Para quienes tenemos el honor de haber nacido en la calle del Castillo y haber vivido cuarenta años en el añorado barrio de El Toscal, en plena calle de La Rosa, esta larga reunión fue un auténtico festival para nuestra mente. Los años pasados dejándonos la vista dibujando los planos de los perfiles horizontales y verticales, de las más recónditas carreteras de la provincia, incluidas sus dos modernas autopistas, pegados a unos tableros de dibujo de la Junta Administrativa de Obras Públicas y de la Jefatura de Obras Públicas, se atropellaban en el recuerdo de aquel Santa Cruz que, con preguntas y respuestas, iban siendo una secuencia en esta interesante reunión.

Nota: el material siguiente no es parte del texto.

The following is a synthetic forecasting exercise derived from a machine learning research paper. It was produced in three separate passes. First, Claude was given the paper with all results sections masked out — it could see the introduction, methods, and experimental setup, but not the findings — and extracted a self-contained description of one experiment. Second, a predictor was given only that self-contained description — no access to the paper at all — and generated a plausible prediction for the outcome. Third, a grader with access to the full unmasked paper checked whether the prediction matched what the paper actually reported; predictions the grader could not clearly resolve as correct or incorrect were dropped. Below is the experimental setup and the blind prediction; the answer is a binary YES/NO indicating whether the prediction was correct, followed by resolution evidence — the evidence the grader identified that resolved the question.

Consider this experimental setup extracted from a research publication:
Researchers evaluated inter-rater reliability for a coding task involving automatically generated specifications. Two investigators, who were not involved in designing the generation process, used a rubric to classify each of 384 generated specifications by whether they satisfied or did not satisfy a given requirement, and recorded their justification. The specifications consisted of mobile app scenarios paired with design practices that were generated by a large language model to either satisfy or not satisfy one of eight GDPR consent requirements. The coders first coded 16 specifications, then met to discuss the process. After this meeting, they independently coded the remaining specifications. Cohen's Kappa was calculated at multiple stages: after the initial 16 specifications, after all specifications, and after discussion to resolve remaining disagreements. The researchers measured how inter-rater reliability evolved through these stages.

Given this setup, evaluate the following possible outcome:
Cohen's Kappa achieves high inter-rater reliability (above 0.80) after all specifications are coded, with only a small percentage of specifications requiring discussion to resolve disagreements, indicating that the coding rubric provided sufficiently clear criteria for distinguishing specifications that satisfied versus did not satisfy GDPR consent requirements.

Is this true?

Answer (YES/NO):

Curiosamente, en estos organismos oficiales, nuestro despacho de trabajo en la tarde se situaba precisamente en la fachada principal del Cabildo de Tenerife, justo donde estaba el mástil de la bandera. Para más coincidencia, donde estaba el citado mástil, en la fachada que da al mar, estaba nuestro despacho de la mañana. Cosas para recordar, al igual que las periódicas visitas que nos hacía don Cándido García Sanjuán, en los tiempos que fuera presidente de aquel organismo, de quien años más tarde llegaríamos a cultivar su amistad ya sumergidos en el mundo del turismo, cosa que en aquellos años 50-60 del pasado siglo era algo impensable.

El Santa Cruz de aquellos tiempos lo hemos recordado infinidad de veces en esa Venezuela donde las tertulias terminan siempre llenas de añoranzas y recuerdos, y sobre las que hemos escrito muchas veces. No es una exageración contar que hicimos cierta vez en el Hogar Canario-Venezolano de Caracas una especie de recuento entre varios amigos que habíamos vivido en el citado barrio de El Toscal, y encontramos, sin género de dudas, que había en Venezuela al menos un personaje de cada calle del citado barrio.

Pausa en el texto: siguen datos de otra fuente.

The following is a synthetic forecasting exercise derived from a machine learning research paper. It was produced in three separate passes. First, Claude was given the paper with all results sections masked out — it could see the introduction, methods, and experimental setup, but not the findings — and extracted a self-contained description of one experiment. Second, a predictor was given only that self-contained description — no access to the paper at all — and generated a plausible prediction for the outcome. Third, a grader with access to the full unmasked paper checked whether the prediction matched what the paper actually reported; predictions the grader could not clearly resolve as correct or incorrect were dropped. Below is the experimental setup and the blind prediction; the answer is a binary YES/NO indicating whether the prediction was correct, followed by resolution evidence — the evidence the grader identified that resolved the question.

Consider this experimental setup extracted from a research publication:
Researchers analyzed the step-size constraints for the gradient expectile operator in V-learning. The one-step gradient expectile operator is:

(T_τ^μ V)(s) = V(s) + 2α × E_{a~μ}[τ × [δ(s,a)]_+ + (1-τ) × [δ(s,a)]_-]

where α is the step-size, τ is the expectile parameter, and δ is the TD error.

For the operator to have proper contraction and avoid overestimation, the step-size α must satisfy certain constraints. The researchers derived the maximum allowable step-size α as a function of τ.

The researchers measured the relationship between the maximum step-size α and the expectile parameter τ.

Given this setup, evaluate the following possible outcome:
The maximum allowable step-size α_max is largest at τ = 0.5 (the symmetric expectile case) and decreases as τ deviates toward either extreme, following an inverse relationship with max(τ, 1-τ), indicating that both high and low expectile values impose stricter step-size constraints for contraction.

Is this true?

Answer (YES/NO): YES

Un Santa Cruz con los paseos dominicales mañaneros de la plaza del Príncipe, o en la tarde-noche por la plaza de La Candelaria, o la desaparecida plaza de España. Donde pescábamos en la avenida Marítima, o en la punta del muelle Norte; íbamos en guagua de un lado para otro desde su punto de salida en La Alameda, hasta sus terminales de Pino de Oro o barrio del Perú, o de La Salud. Eran tiempos de un Santa Cruz amable, sencillo, pobre pero honrado.

Han cambiado mucho las cosas. ¿Para mejor? Sin duda alguna el avance ha sido espectacular, de tal forma que los que regresan a la ciudad después de treinta años de ausencia buscan desesperadamente unas señas de identidad que casi han desaparecido. Ni el parque García Sanabria -con el minigolf de Justo- ni la Alameda, con el quiosco de Juanito Caro, son los mismos, ni siquiera se parecen... ¿Qué decir de la Bodega San José, el bar La Nación o El Jandilla? ¡Hasta la Bodega San Antonio desapareció!

Sigue ahí, desafiando al destino, la casa de comidas El Puntero. Toda una institución que habría que conservar como monumento histórico nacional.

Santa Cruz en el recuerdo es una imagen que se complementa con una isla que conocimos de punta a punta, en una época en que ni siquiera estaba completa la red de carreteras que enlazaban el norte con el sur y que, por tanto, darle la vuelta en automóvil era una auténtica aventura.

Estas y otras reflexiones nos venían a la memoria en esta reunión que comentábamos cuando oíamos hablar de los problemas que presenta la ciudad en este siglo XXI, que ya me dirán ustedes qué comparación podemos hacer con los que se podían contemplar allá en esos años 40, 50, 60 del siglo pasado.

Ahora, ante la pérdida inmisericorde de aquellas señas de identidad que iban desde la muralla del viejo barrio del Toscal hasta la mismísima Caseta de Madera, de Paco Poleo, allá perdida en los confines de Los Llanos, por donde anduvo al Campo Chovito, pasando por la vía polvorienta que animaba el olor de los sargos asados de los hermanos Jorge, ahora, con todo esto desaparecido, nos queda solo el recurso de la añoranza y la nostalgia de las vivencias de esos escenarios imposibles de olvidar.